# Supplied passage

DavidS - Feb 10, 2010 9:28:54 am PST #9704 of 30000
"Look, son, if it's good enough for Shirley Bassey, it's good enough for you."

Oh shit, lisah, I'm very sorry. I immediately thought of Harvey Pekar's Our Cancer Year. I'm shooting sapphire bullets of pure love at his ill-bits.

Laura, that's so stressful. The not-knowing world of unclear diagnosis just sucks.

Erin, everything in the exciting world of quilt-work families is up for definition. That is, it is what people make of it. You might need to set aside your expectation for what an ex's role should be in your guy's life. It's not you and your husband with his son moving into the orbit occasionally. He's always going to have responsibilities with co-parenting that work best if you can extend yourself too. Or not. It's up to you, and you can certainly set boundaries.

I hope that doesn't sound critical. I just see you keep bouncing off some of those expectation and I don't think you want to only be in the role of Dad's New Girlfriend/Wife. I feel like maybe you see your (soon to be) stepson's mother as The Regrettable Mistake, or The Woman Who Hurt Your Man (and is totally unreasonable!). She's your stepson's mother and that's valuable to you.


Cashmere - Feb 10, 2010 9:44:26 am PST #9705 of 30000
Now tagless for your comfort.

{{Laura & Bobby}} I hope they figure out what it is, that it's nothing serious and that Bobby's back in the pink soon.


Vortex - Feb 10, 2010 9:47:34 am PST #9706 of 30000
"Cry havoc and let slip the boobs of war!" -- Miracleman

Ugh. I just realized my first real snowpocalypse issue - I'm almost out of tampons. If nothing's open tomorrow, I'm going to have a problem. I have a few friends in the complex that I can ask if I have to, luckily.


Strix - Feb 10, 2010 9:48:59 am PST #9707 of 30000
A dress should be tight enough to show you're a woman but loose enough to flee from zombies. — Ginger

David, I'm not seeing her as totally unreasonable -- I've been trying to be pretty objective about it, and still do. And I want very much, and I think we have a pretty good basis for having a workable relationship as...not co-parents, but you know what I mean.

# Dataset excerpts
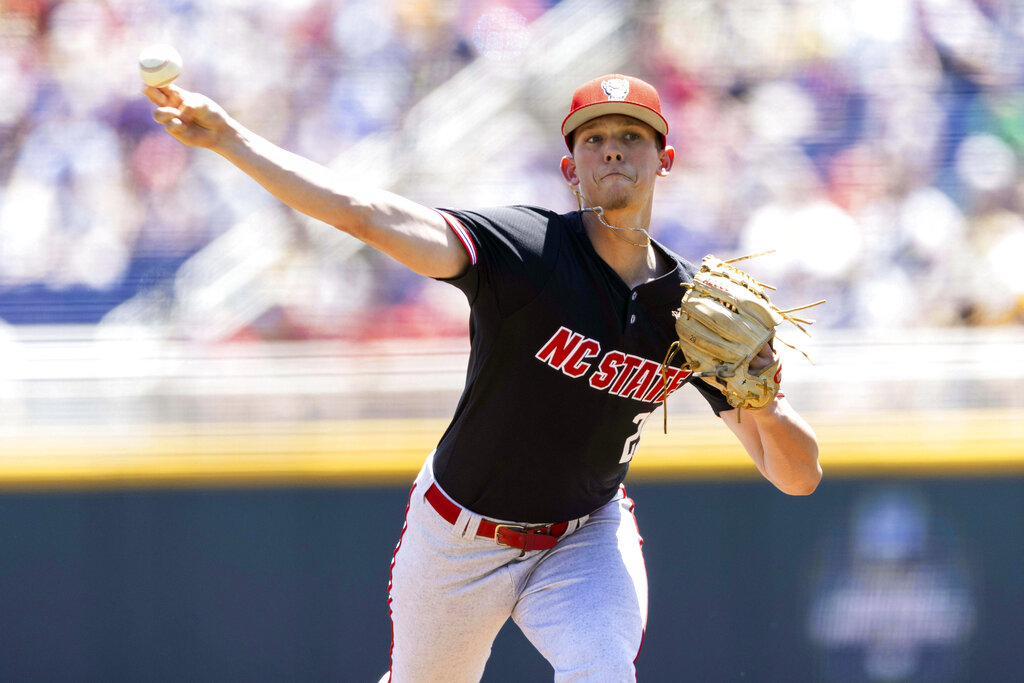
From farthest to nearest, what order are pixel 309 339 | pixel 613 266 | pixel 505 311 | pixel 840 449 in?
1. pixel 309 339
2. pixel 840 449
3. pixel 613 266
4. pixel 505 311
---
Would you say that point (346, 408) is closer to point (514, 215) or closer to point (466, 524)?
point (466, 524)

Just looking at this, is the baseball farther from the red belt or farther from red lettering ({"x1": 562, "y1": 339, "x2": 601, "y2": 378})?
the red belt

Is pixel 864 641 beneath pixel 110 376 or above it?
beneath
==
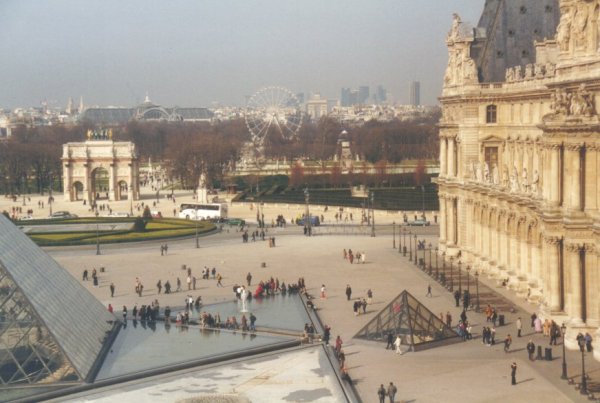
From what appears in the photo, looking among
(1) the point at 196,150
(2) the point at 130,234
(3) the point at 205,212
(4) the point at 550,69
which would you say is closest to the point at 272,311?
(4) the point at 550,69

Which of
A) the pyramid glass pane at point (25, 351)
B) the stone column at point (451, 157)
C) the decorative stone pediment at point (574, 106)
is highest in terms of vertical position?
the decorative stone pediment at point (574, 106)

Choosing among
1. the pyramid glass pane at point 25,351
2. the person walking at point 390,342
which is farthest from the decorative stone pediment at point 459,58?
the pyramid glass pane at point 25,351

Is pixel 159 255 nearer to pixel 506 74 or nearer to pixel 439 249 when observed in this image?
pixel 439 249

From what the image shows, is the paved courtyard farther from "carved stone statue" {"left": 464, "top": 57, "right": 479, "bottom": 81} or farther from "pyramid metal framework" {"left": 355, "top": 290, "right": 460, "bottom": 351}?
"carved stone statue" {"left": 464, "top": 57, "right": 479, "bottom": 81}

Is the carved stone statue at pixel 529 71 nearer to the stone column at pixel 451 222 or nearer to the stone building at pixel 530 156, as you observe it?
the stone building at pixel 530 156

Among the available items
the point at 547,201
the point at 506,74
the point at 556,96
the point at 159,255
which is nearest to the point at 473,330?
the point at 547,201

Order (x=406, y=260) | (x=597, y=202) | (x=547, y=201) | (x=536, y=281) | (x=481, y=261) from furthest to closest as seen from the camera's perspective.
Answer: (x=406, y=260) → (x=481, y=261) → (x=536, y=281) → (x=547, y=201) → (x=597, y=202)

# Instructions
**a.** Please transcribe a part of the forum thread, beginning at the words "I hope that" and stopping after "the pink soon.".
**b.** In the forum thread, which book did DavidS immediately think of after responding to lisah?

# Responses in order
**a.**
I hope that doesn't sound critical. I just see you keep bouncing off some of those expectation and I don't think you want to only be in the role of Dad's New Girlfriend/Wife. I feel like maybe you see your (soon to be) stepson's mother as The Regrettable Mistake, or The Woman Who Hurt Your Man (and is totally unreasonable!). She's your stepson's mother and that's valuable to you.


Cashmere - Feb 10, 2010 9:44:26 am PST #9705 of 30000
Now tagless for your comfort.

{{Laura & Bobby}} I hope they figure out what it is, that it's nothing serious and that Bobby's back in the pink soon.

**b.** Harvey Pekar's Our Cancer Year.